The New Trade War Timeline

President Trump wasted no time reigniting trade tensions with China after returning to office in 2025. According to timeline reports, the administration quickly imposed initial 10% tariffs on Chinese imports, prompting immediate retaliation from Beijing. What began as modest economic pressure rapidly escalated into a full-scale trade confrontation, with American tariffs eventually soaring to 145% and Chinese counter-tariffs reaching 125%. The dispute expanded beyond simple import duties to include technology export controls, visa restrictions, and accusations related to China’s trade practices.

By May 2025, economic pressures on both nations brought negotiators to Geneva, resulting in the first significant de-escalation. The United States agreed to reduce its tariffs to 30%, while China made a more substantial concession by dropping its retaliatory tariffs to just 10%. This asymmetric reduction reflected the Trump administration’s continued leverage and determination to address what it views as decades of unfair Chinese trade practices that have harmed American workers and industries.

Strategic Negotiations in London

Following a June 5th phone call between President Trump and Chinese President Xi Jinping, senior officials from both nations convened in London to establish a framework for resolving the deepening economic rift. These high-level talks addressed not only tariff levels but also critical supply chain concerns, particularly regarding rare earth minerals that are essential for advanced technology manufacturing. The negotiations also touched on educational exchanges, with discussions about Chinese student access to American universities.

The outcomes of the London talks revealed President Trump’s continued tough stance. While China maintained its 10% tariff level, the U.S. position settled at 55%—significantly higher than the post-Geneva level of 30%, but well below the peak 145% rates imposed earlier in the year. This recalibration suggests a strategic approach that maintains pressure on Beijing while providing room for continued negotiations on deeper economic issues.

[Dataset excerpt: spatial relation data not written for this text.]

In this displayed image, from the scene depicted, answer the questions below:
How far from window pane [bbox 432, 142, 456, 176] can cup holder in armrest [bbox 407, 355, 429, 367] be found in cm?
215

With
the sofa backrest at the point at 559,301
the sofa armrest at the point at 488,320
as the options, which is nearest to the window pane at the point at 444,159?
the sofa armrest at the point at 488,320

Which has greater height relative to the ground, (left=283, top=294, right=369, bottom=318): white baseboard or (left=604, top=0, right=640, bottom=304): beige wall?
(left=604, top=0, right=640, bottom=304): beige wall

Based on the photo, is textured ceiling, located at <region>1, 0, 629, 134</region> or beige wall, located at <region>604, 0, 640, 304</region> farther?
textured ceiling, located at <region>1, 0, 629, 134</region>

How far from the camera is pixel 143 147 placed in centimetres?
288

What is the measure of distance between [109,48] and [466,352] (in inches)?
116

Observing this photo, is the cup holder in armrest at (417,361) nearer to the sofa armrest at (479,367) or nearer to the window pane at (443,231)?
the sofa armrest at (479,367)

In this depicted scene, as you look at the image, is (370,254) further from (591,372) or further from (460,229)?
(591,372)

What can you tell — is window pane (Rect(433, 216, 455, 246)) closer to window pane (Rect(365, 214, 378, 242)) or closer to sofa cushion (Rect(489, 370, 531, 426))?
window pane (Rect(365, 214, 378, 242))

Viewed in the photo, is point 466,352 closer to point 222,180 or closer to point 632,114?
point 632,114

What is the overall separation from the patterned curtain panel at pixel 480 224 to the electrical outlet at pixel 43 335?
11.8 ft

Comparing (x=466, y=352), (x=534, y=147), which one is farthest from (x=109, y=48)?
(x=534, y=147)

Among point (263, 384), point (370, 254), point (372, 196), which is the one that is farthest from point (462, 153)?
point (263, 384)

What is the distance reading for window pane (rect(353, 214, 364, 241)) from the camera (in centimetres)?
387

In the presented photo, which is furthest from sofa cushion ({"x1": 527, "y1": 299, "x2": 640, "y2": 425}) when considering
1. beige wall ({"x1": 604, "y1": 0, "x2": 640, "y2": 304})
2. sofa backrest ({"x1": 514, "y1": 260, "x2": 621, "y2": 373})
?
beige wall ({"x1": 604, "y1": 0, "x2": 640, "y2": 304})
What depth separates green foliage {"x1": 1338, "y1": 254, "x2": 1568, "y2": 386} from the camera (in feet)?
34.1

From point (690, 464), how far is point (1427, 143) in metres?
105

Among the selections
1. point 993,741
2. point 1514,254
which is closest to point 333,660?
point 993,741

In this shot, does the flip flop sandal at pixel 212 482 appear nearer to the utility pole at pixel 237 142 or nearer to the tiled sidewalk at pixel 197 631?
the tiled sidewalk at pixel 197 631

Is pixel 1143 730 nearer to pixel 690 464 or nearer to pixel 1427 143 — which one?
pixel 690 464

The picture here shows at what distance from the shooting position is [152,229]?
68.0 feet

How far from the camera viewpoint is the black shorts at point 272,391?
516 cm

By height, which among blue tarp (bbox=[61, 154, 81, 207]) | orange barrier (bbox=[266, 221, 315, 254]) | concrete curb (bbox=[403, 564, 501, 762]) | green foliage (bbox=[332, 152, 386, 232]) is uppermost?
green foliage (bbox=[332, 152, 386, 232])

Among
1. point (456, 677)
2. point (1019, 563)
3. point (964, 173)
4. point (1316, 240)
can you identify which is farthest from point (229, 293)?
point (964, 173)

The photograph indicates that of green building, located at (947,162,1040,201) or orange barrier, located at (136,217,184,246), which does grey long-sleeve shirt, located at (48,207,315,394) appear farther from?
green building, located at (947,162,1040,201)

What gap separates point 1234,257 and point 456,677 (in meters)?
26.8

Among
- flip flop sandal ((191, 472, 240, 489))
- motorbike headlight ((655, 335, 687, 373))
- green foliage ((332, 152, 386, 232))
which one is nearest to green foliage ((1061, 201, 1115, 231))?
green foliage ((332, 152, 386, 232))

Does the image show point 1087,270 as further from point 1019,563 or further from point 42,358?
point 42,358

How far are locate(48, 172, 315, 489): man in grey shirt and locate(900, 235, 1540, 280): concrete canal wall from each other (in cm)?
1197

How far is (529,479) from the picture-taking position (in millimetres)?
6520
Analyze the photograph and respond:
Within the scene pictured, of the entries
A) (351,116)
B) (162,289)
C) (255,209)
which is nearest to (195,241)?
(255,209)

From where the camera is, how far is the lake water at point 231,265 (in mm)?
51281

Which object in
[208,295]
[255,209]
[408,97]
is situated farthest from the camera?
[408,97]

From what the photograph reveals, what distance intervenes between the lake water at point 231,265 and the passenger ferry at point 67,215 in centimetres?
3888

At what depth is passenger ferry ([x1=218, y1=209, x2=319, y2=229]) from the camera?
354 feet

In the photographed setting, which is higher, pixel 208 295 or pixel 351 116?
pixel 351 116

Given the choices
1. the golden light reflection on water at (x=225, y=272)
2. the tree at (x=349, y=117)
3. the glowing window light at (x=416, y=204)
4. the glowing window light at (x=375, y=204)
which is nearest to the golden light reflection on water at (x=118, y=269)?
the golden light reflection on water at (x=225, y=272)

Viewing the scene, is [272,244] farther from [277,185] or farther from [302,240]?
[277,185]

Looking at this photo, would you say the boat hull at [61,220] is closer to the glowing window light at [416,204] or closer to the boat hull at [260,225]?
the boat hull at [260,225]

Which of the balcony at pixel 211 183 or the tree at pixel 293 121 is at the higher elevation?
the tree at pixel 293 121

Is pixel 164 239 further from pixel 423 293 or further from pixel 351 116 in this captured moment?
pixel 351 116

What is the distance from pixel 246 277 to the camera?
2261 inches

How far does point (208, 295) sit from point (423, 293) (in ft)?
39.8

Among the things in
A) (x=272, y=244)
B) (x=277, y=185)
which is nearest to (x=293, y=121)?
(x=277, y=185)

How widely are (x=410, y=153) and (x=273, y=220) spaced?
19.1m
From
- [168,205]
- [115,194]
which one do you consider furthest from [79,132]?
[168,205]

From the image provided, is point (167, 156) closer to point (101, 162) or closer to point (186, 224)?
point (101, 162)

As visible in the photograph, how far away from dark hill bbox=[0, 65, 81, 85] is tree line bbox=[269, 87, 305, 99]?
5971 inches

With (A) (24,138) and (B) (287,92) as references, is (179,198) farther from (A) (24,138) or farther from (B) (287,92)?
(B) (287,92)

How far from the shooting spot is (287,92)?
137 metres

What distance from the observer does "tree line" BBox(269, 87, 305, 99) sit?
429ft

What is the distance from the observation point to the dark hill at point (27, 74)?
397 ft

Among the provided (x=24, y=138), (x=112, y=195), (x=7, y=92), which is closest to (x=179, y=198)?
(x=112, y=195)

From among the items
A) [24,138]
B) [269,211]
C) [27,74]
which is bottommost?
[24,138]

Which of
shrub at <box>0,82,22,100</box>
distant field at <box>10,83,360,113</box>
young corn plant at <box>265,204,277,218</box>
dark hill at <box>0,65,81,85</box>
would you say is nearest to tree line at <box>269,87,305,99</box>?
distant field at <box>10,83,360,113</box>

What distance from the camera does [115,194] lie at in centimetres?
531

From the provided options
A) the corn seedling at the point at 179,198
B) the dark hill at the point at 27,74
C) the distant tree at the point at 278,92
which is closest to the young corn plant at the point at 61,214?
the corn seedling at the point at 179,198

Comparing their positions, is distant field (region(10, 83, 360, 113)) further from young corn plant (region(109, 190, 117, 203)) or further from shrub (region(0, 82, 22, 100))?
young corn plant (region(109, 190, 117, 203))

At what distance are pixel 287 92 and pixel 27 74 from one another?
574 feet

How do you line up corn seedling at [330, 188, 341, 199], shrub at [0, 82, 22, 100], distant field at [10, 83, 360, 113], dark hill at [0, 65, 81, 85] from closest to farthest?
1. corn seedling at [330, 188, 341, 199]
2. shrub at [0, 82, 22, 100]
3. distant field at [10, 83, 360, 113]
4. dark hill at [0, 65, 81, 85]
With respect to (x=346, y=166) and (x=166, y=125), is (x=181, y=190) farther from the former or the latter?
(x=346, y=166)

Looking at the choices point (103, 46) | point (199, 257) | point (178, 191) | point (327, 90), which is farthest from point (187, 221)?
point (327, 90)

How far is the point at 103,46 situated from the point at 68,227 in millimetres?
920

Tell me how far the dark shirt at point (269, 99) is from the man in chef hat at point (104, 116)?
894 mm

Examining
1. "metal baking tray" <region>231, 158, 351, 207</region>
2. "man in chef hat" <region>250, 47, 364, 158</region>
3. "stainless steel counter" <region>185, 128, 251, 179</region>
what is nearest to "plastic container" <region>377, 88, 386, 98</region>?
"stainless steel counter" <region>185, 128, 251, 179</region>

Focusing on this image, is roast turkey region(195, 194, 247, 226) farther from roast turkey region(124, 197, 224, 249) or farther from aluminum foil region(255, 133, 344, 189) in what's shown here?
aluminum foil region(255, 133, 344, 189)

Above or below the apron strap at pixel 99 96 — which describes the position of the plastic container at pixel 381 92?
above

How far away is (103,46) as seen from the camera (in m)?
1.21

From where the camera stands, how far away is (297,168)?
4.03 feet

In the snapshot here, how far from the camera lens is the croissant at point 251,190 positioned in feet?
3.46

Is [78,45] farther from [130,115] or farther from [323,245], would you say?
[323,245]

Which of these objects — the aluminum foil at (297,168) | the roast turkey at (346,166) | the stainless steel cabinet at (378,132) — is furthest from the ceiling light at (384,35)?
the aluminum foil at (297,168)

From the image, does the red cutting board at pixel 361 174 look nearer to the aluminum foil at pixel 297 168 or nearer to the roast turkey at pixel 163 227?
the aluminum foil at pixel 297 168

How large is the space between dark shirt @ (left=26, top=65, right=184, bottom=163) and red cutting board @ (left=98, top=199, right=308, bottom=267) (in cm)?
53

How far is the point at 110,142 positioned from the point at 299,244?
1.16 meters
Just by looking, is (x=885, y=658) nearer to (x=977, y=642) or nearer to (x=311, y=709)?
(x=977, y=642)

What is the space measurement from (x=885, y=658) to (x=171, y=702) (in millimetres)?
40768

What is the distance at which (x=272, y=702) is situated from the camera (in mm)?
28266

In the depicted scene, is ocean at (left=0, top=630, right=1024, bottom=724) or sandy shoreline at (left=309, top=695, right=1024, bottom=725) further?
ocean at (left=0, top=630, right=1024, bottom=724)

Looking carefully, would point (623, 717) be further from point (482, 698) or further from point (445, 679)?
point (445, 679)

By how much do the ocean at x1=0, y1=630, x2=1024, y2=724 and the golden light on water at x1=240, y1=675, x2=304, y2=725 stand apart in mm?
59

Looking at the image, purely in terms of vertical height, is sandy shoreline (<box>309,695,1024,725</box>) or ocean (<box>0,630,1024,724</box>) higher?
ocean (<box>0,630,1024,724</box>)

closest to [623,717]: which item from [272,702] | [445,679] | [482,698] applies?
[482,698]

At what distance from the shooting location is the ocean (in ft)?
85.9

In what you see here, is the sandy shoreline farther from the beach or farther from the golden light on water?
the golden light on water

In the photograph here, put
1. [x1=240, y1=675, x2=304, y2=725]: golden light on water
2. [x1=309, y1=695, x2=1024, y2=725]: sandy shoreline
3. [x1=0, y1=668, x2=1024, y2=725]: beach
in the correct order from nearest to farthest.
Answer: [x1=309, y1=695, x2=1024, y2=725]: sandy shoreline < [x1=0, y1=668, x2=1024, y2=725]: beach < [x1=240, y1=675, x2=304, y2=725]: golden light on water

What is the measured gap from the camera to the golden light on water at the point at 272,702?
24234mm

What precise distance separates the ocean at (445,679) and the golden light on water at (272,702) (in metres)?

Beyond Tariffs: The Broader Economic Contest

The current dispute represents more than a disagreement over trade balances. Since China joined the World Trade Organization in 2001, trade between the nations has grown exponentially, benefiting American consumers with lower prices but contributing to manufacturing job losses in key regions. The Trump administration has consistently highlighted concerns beyond simple trade deficits, including intellectual property theft, government subsidies to Chinese companies, currency manipulation, and human rights issues.

American policy now appears focused on containing China’s technological advancement through targeted export controls and domestic investment in strategic industries. These measures reflect growing bipartisan consensus that China represents not just an economic competitor but a strategic rival. Despite these tensions, experts note that complete economic decoupling remains highly unlikely given the deep integration of supply chains and mutual economic dependencies that have developed over decades.

Looking Forward

The current stabilization in US-China trade relations appears tenuous at best. While tariff rates have moderated from their peaks, they remain substantially higher than pre-conflict levels. The agreements on rare earth minerals supply and educational exchanges represent important but limited progress on specific issues rather than a comprehensive resolution. Deeper concerns about China’s industrial policies, market access for American companies, and technology competition remain largely unaddressed.

Questions also persist about the World Trade Organization’s capacity to effectively address American concerns regarding China’s trade practices. The Trump administration has demonstrated a preference for bilateral negotiations backed by tariff leverage rather than multilateral solutions through established international institutions. As talks continue, American businesses and consumers will need to adapt to this new normal of managed economic tension between the world’s largest economies.